WHAT YOU HAVE TO DO = In your copy, repeat the records exactly and leave out the pictures.

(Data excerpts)
::::

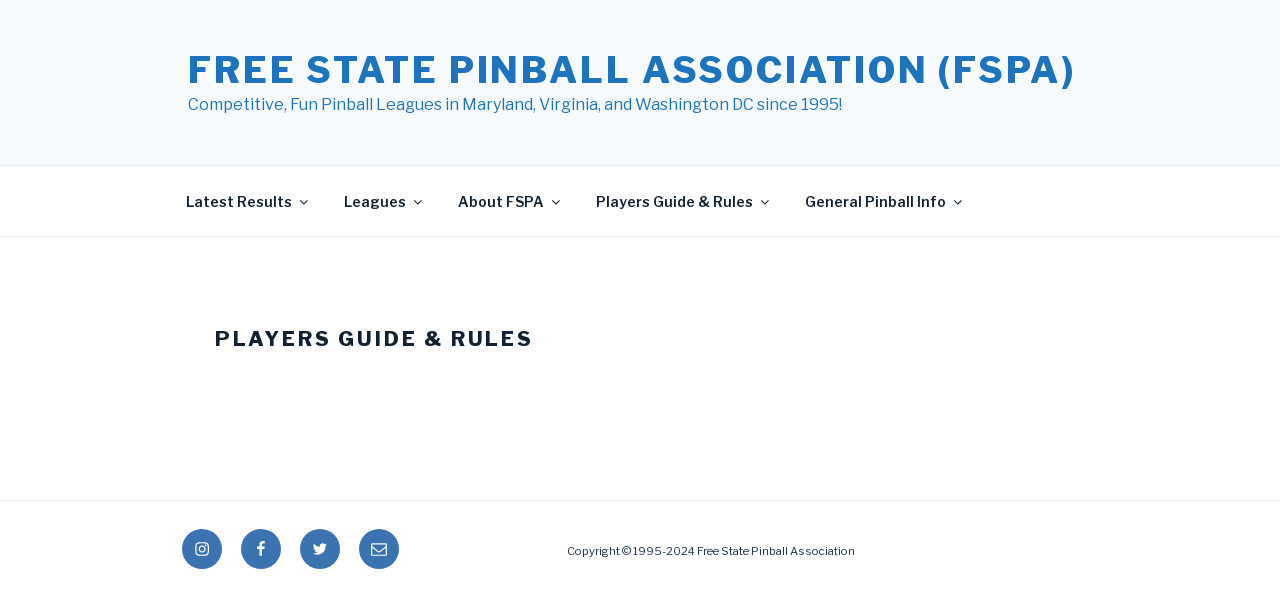

--- FILE ---
content_type: text/css
request_url: http://fspa.league.tater.org/wp-content/themes/twentyseventeen-child/style.css?ver=1.0.0
body_size: 1038
content:
/*
 Theme Name:   Twenty Seventeen Child (FSPA)
 Theme URI:    http://fspazone.org/twenty-seventeen-child/
 Description:  Twenty Seventeen Child Theme for FSPA
 Author:       Joe Schober
 Author URI:   http://fspazone.org
 Template:     twentyseventeen
 Version:      1.0.0
 License:      GNU General Public License v2 or later
 License URI:  http://www.gnu.org/licenses/gpl-2.0.html
 Tags:         light, dark, two-columns, right-sidebar, responsive-layout, accessibility-ready
 Text Domain:  twenty-seventeen-child
*/

/* don't show both upper and lower borders on widget list items */
.widget ul li { border-top: none; }

/* don't ease in/out navigation menu highlighting */
.main-navigation li li, .main-navigation li li a {
		-webkit-transition: none;
		transition: none;
}

/* division tags for "Reigning League Champions" block */
.fspa-division-tag {
	color: #ffffff;
	background-color: #000000;
	display: inline-block;
	width: 2em;
	text-align: center;
}

/* increase max-width for posts */
.single-post:not(.has-sidebar) #primary,
.page.page-one-column:not(.twentyseventeen-front-page) #primary,
.archive.page-one-column:not(.has-sidebar) .page-header,
.archive.page-one-column:not(.has-sidebar) #primary {
	margin-left: auto;
	margin-right: auto;
	max-width: 850px;
}

/* reduce bottom margin on page headers */
.page.page-one-column .entry-header,
.twentyseventeen-front-page.page-one-column .entry-header,
.archive.page-one-column:not(.has-sidebar) .page-header {
		margin-bottom: 2em;
}

.fspa-association-officers { background-color: lightsteelblue; border-bottom: hidden; }
.fspa-league-officers { background-color: #FFCC77; border-bottom: hidden; }
.fspa-officer-name { width: 16em; padding-left: 1em !important; }

.fspa-scoring-table { width: 30%; float: left; font-size: 75%; margin-right: 1em; }
.fspa-scoring-table th { text-align: center; }
.fspa-scoring-table .fspa-narrow-column { width: 5.25em; }

.fspa-rules-changed { color: red; }
.fspa-rules-deleted { color: red; text-decoration: line-through; }

@media screen and (min-width: 48em) {
	h2.widget-title {
		font-size: 0.9rem;
		margin-bottom: 1.5em;
	}
}

.page .panel-content .entry-title,
.page-title,
body.page:not(.twentyseventeen-front-page) .entry-title {
	color: #222;
	font-size: 14px;
	font-size: 1.25rem;
	font-weight: 800;
	letter-spacing: 0.14em;
	text-transform: uppercase;
}

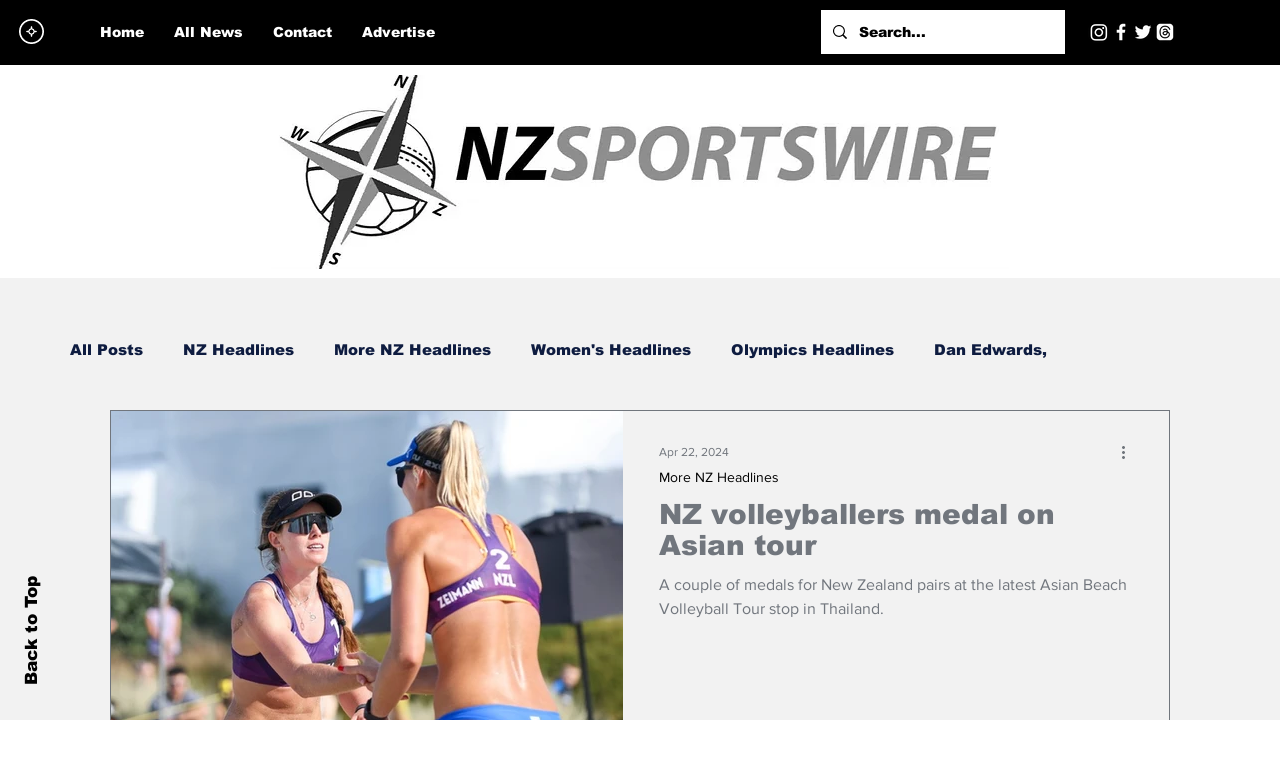

--- FILE ---
content_type: text/html; charset=utf-8
request_url: https://www.google.com/recaptcha/api2/aframe
body_size: 268
content:
<!DOCTYPE HTML><html><head><meta http-equiv="content-type" content="text/html; charset=UTF-8"></head><body><script nonce="Z0dPi3WB1rZAdM4OJSpU3Q">/** Anti-fraud and anti-abuse applications only. See google.com/recaptcha */ try{var clients={'sodar':'https://pagead2.googlesyndication.com/pagead/sodar?'};window.addEventListener("message",function(a){try{if(a.source===window.parent){var b=JSON.parse(a.data);var c=clients[b['id']];if(c){var d=document.createElement('img');d.src=c+b['params']+'&rc='+(localStorage.getItem("rc::a")?sessionStorage.getItem("rc::b"):"");window.document.body.appendChild(d);sessionStorage.setItem("rc::e",parseInt(sessionStorage.getItem("rc::e")||0)+1);localStorage.setItem("rc::h",'1768821256506');}}}catch(b){}});window.parent.postMessage("_grecaptcha_ready", "*");}catch(b){}</script></body></html>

::::

EXERCISE ANSWER =
--- FILE ---
content_type: text/css
request_url: http://fspa.league.tater.org/wp-content/themes/twentyseventeen-child/style.css?ver=1.0.0
body_size: 1038
content:
/*
 Theme Name:   Twenty Seventeen Child (FSPA)
 Theme URI:    http://fspazone.org/twenty-seventeen-child/
 Description:  Twenty Seventeen Child Theme for FSPA
 Author:       Joe Schober
 Author URI:   http://fspazone.org
 Template:     twentyseventeen
 Version:      1.0.0
 License:      GNU General Public License v2 or later
 License URI:  http://www.gnu.org/licenses/gpl-2.0.html
 Tags:         light, dark, two-columns, right-sidebar, responsive-layout, accessibility-ready
 Text Domain:  twenty-seventeen-child
*/

/* don't show both upper and lower borders on widget list items */
.widget ul li { border-top: none; }

/* don't ease in/out navigation menu highlighting */
.main-navigation li li, .main-navigation li li a {
		-webkit-transition: none;
		transition: none;
}

/* division tags for "Reigning League Champions" block */
.fspa-division-tag {
	color: #ffffff;
	background-color: #000000;
	display: inline-block;
	width: 2em;
	text-align: center;
}

/* increase max-width for posts */
.single-post:not(.has-sidebar) #primary,
.page.page-one-column:not(.twentyseventeen-front-page) #primary,
.archive.page-one-column:not(.has-sidebar) .page-header,
.archive.page-one-column:not(.has-sidebar) #primary {
	margin-left: auto;
	margin-right: auto;
	max-width: 850px;
}

/* reduce bottom margin on page headers */
.page.page-one-column .entry-header,
.twentyseventeen-front-page.page-one-column .entry-header,
.archive.page-one-column:not(.has-sidebar) .page-header {
		margin-bottom: 2em;
}

.fspa-association-officers { background-color: lightsteelblue; border-bottom: hidden; }
.fspa-league-officers { background-color: #FFCC77; border-bottom: hidden; }
.fspa-officer-name { width: 16em; padding-left: 1em !important; }

.fspa-scoring-table { width: 30%; float: left; font-size: 75%; margin-right: 1em; }
.fspa-scoring-table th { text-align: center; }
.fspa-scoring-table .fspa-narrow-column { width: 5.25em; }

.fspa-rules-changed { color: red; }
.fspa-rules-deleted { color: red; text-decoration: line-through; }

@media screen and (min-width: 48em) {
	h2.widget-title {
		font-size: 0.9rem;
		margin-bottom: 1.5em;
	}
}

.page .panel-content .entry-title,
.page-title,
body.page:not(.twentyseventeen-front-page) .entry-title {
	color: #222;
	font-size: 14px;
	font-size: 1.25rem;
	font-weight: 800;
	letter-spacing: 0.14em;
	text-transform: uppercase;
}


--- FILE ---
content_type: text/html; charset=utf-8
request_url: https://www.google.com/recaptcha/api2/aframe
body_size: 268
content:
<!DOCTYPE HTML><html><head><meta http-equiv="content-type" content="text/html; charset=UTF-8"></head><body><script nonce="Z0dPi3WB1rZAdM4OJSpU3Q">/** Anti-fraud and anti-abuse applications only. See google.com/recaptcha */ try{var clients={'sodar':'https://pagead2.googlesyndication.com/pagead/sodar?'};window.addEventListener("message",function(a){try{if(a.source===window.parent){var b=JSON.parse(a.data);var c=clients[b['id']];if(c){var d=document.createElement('img');d.src=c+b['params']+'&rc='+(localStorage.getItem("rc::a")?sessionStorage.getItem("rc::b"):"");window.document.body.appendChild(d);sessionStorage.setItem("rc::e",parseInt(sessionStorage.getItem("rc::e")||0)+1);localStorage.setItem("rc::h",'1768821256506');}}}catch(b){}});window.parent.postMessage("_grecaptcha_ready", "*");}catch(b){}</script></body></html>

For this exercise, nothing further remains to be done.